According to the publication, Disney and Knott’s Berry Farm have already canceled their massive annual Halloween festivities, and smaller parks are expected to follow suit.
“It’s just really a catastrophic year from the business perspective,” Fox said, noting that with five weekends in October this year, two full moons, and the end of daylight saving time falling during Halloween night, 2020 was “on track to be our biggest year for tourism ever.”

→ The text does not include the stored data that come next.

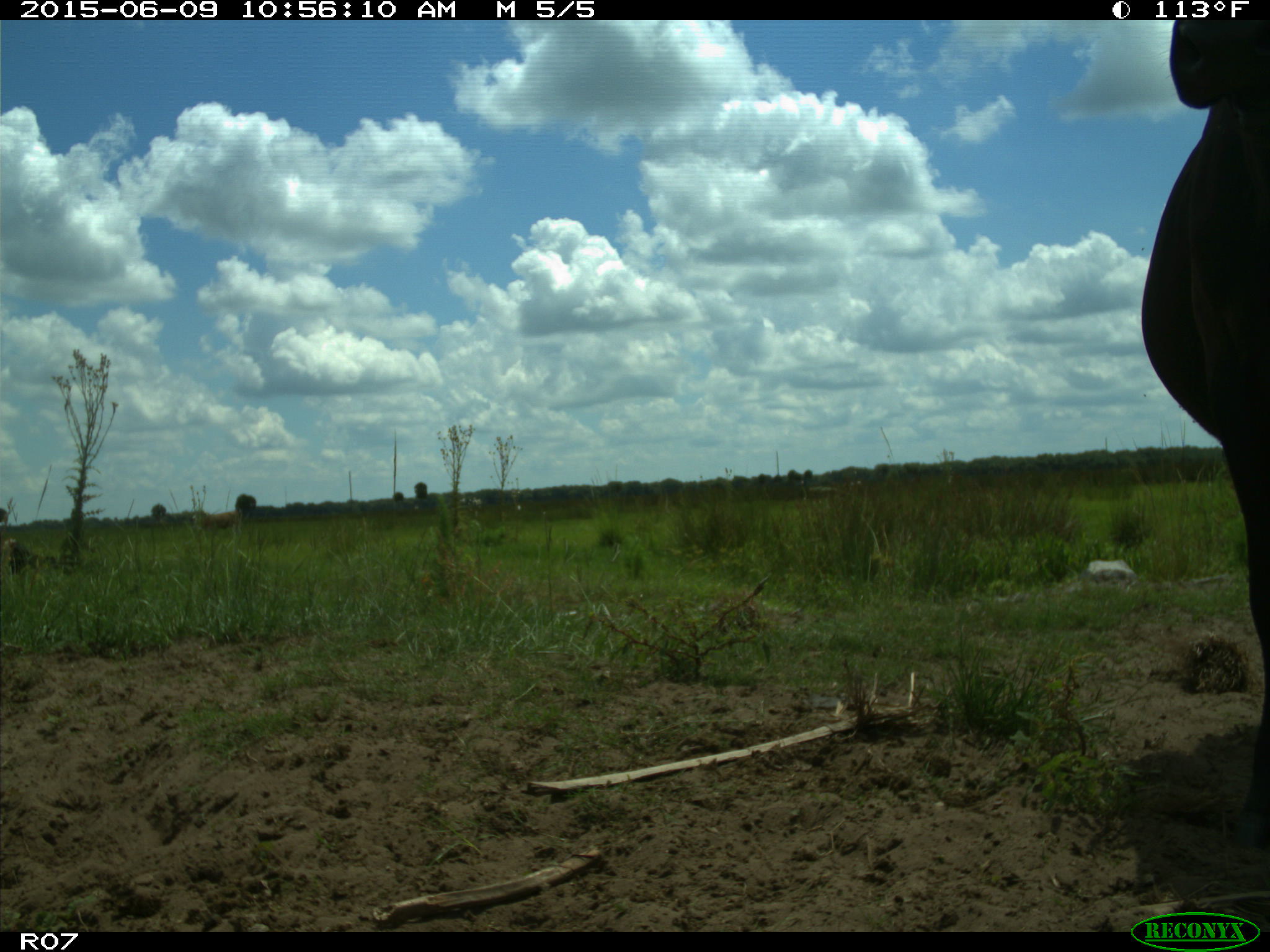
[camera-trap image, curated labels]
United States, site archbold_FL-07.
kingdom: Animalia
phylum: Chordata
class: Mammalia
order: Artiodactyla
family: Bovidae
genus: Bos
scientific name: Bos taurus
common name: domestic cow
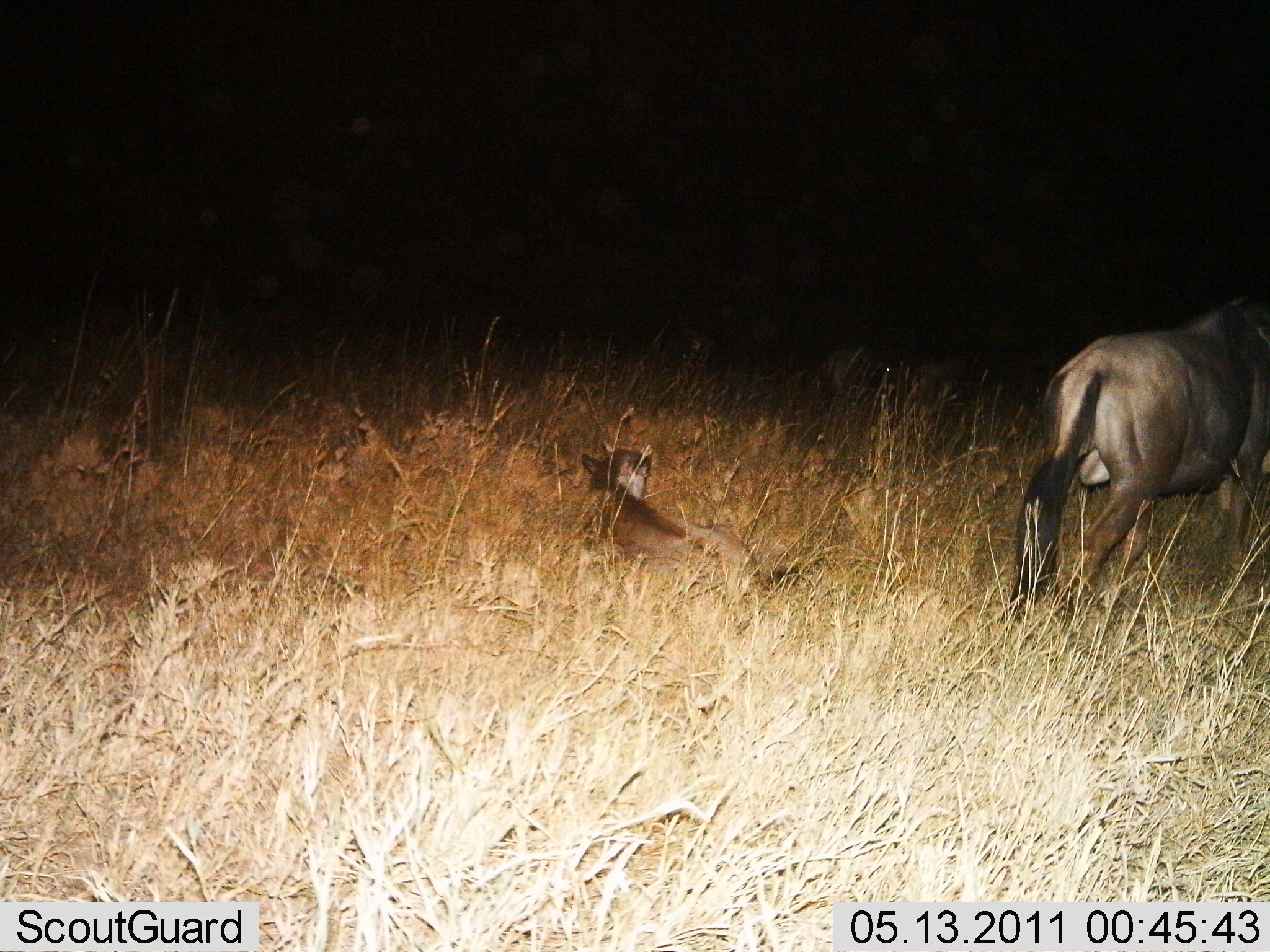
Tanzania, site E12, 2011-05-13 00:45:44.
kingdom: Animalia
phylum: Chordata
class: Mammalia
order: Artiodactyla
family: Bovidae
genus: Connochaetes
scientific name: Connochaetes taurinus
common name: blue wildebeest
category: wildebeest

As of early August, Salem expected to still be in Phase 3 of its reopening, and adjusted its Halloween plan accordingly. However, days later, Governor Baker announced tighter restrictions due to a rise in new COVID-19 infections.
Just how devastating would it be if Salem were to lose Halloween 2020? Well, trick-or-treating is still on the table, and across the country, Halloween merchandise is big business. Between costumes, decorations and candy, Americans spent more than $8 billion on Halloween last year.
“Nationally, the retail industry has counted on Halloween as one of its important sales drivers,” said David Gulley, an economics professor at Bentley University. “While not at the level of end-of-year holiday or back-to-school shopping, Halloween matters. With far fewer parties and trick-or-treating looking very unlikely, this will be yet another blow to the already beleaguered retail sector.”
Christopher Gindlesperger, senior vice president for public affairs of the National Confectioners Association, said the organization conducted two polls earlier this summer to gauge consumers' attitudes towards celebrating Halloween during a pandemic.
They found that 63 percent of adults believed that people would “find creative, fun and safe ways to celebrate the Halloween season this year,” and that an additional 25 percent were optimistic “but aren’t sure what to expect just yet.”
Additionally, 74 percent of millennial mothers and other young parents said that Halloween was more important than ever this year.
Maybe it’s Halloween at a distance, or at home, “but that doesn’t mean Halloween is not happening,” Mr. Gindlesperger said.
For now, Haunted Happenings are expected to go on as planned - with a few adjustments, of course. The website reads:
"While some things may be different this October, we invite you to experience a unique one of a kind Halloween experience with museums and attractions, ghost tours, harbor cruises, local shopping, dining, and more."